Obama, trial by Fire, The New Republic

A painted portrait can be more psychologically insightful and accurate than a photograph. That is not to say that every portrait achieves this, but to bring a unique insight into the presentation of the subject is the goal.

Glen Campbell, private commission

Some subjects are more superficially compelling and “better” subjects than others, but every subject is unique and portraying anyone brings a unique challenge. When I have a chance to paint a portrait of someone I personally admire, that’s the best challenge.

portrait of my mentor, Bruce Wolfe

I try to say more in my painting than can be accomplished by a photograph. I prefer to work from life, although for illustration work  I usually work from reference photographs by necessity.

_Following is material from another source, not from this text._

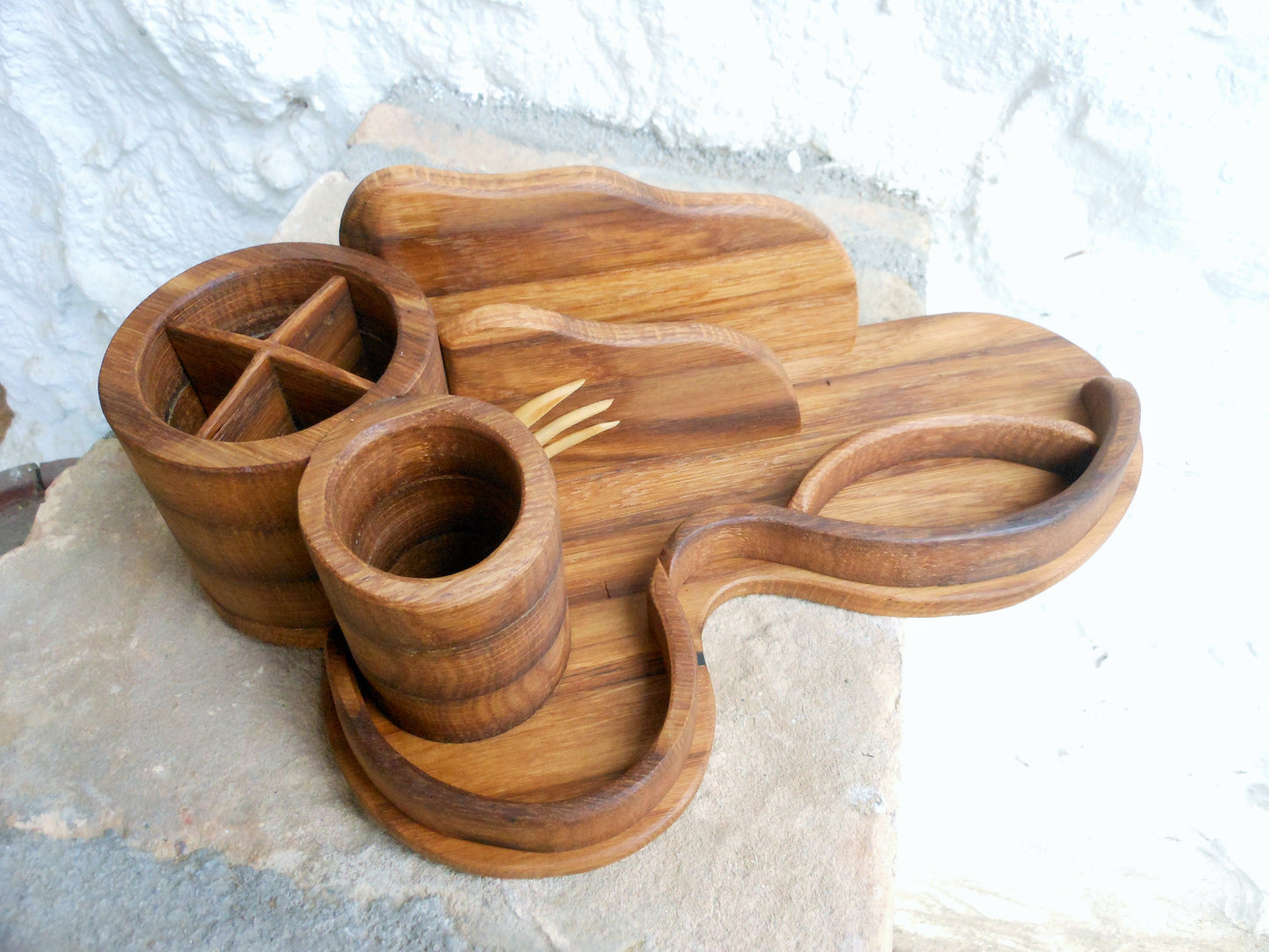 Schreibtisch-Organizer upcycling uraltem Holz Organizer für das anspruchsvolle Büro - BalkanwoodDesign Handmade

If the model is available, I always try to do at least part from life whenever possible, most often this is the case with private portrait commissions, which make up a relatively small but growing part of my work. When I use photographs, I absolutely prefer to work from those I take myself as opposed to those provided to me by other photographers or even the sitter. The act of shooting reference photographs, like painting from life,  can build a rapport and give the artist insights into the sitter. These insights can be more valuable than the actual photos because they provide an objective for the project.

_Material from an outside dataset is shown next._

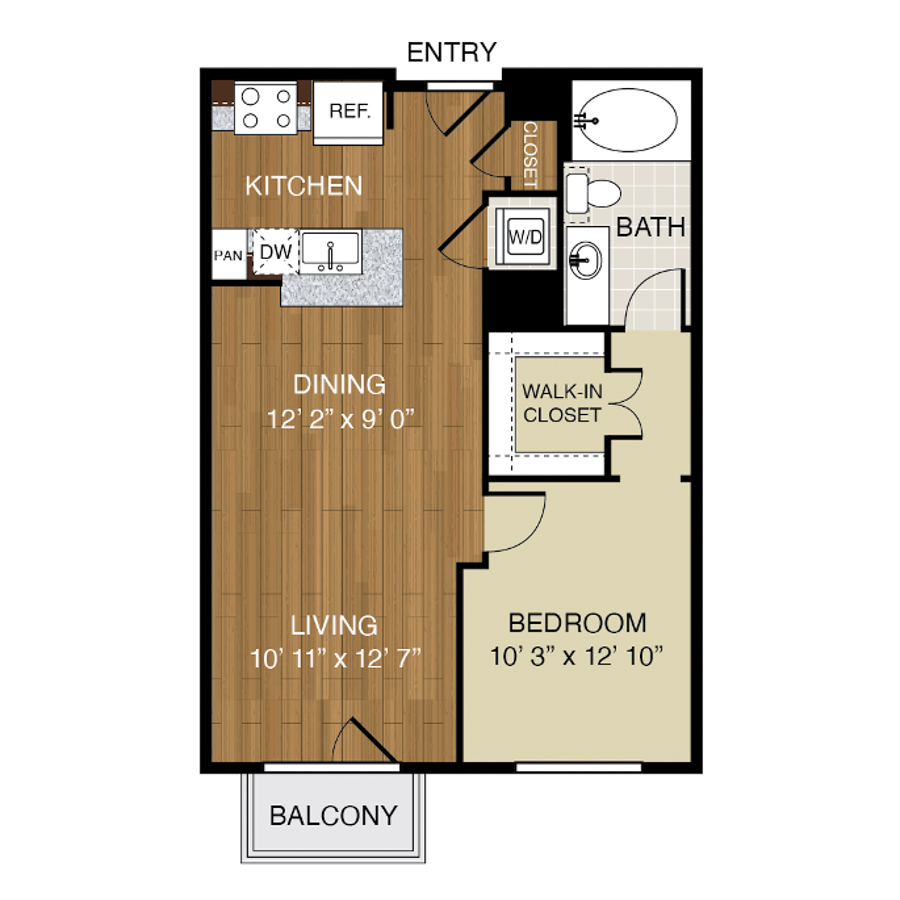 A2 floorplan layout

Portrait of Tim Mckusker for Plansponsor, SooJin Buzelli, art director.

Looking at the model and the situation to be depicted as a whole, not just as a series of isolated technical problems is really the best way to resolve the many challenges one encounters when painting a portrait. Harmony is one of the goals, that means seeing the painting in a holistic way, so I try to work that way. Every part of making a portrait painting is challenging and all those challenges are interrelated.

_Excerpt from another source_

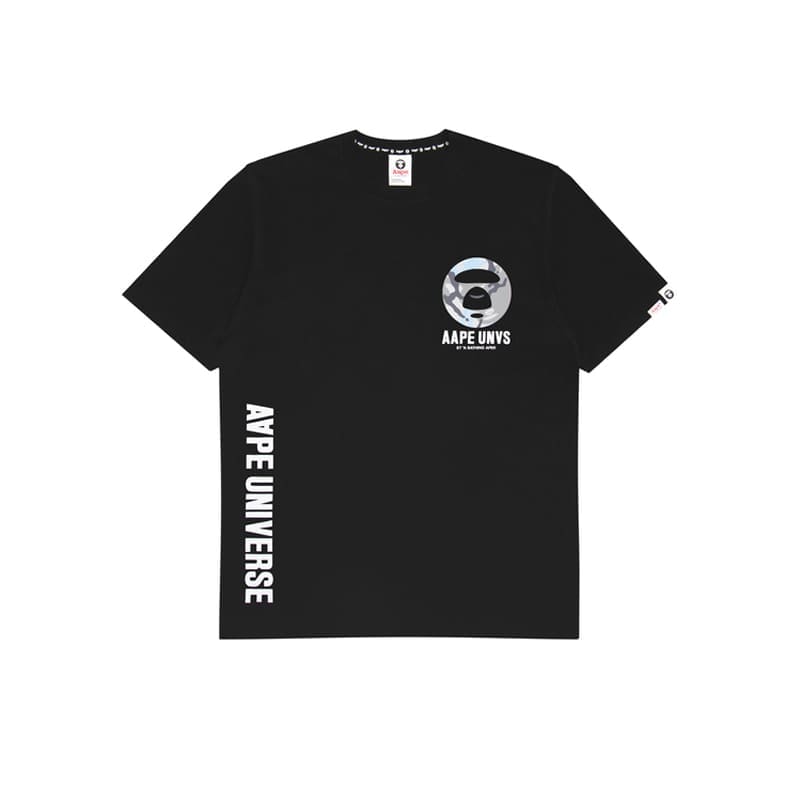 AAPE Camouflage Letter Print Loose Short Sleeve T-Shirt for Men and Women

The eyes effect the perception of the mouth, the mouth, effects the shape of the face, the environment, the interaction of the hands, and so on. I would say that achieving harmony overall from corner to corner is the greatest challenge, and when it all works that’s when you have the foundation of a good portrait.

Insight is the other ingredient.


Technically, I have a mantra which I teach my students, and upon which I fall back. It is “Value, Drawing, Edges”. As I tell students, those three words encapsulate most of what makes a painting work. You have to say them in order- that’s

why they are a mantra. A secondary mantra might be “Rhythm and counter-rhythm”.  A third might be “color”. But none of these are as important as bringing  some understanding of the subject and personal insight into the painting.


Some people “look different’ in photographs than they do in real life. We all know this, one thing that is important is to figure out is what makes a person look like they do, and how to get that thing into a painting. It might not be something that is apparent on their surface- that is why a photograph, however good, often captures a different reality. In a way, the painting represents a parallel perception of the model from what a photo can reveal. I am satisfied when the painting feels like the sitter to me.

That is not to say that I always accomplish this, but that is the goal.

Randy Chavez

I also of course have to make it feel like the sitter to others, including the model- that’s where it gets tricky. This is why it is best to know the model through that knowledge one gains insights and begins to see them in unique way but also in the way

that others, including the model, do.

It’s an honor and great responsibility to be given a portrait commission. It means applying all the

accumulated knowledge you have to the problem – and much of that knowledge may not be technical

“know-how” about painting process. Above all, personal insight, not technical ability, is what makes a

painting potentially great. And that’s the goal, right?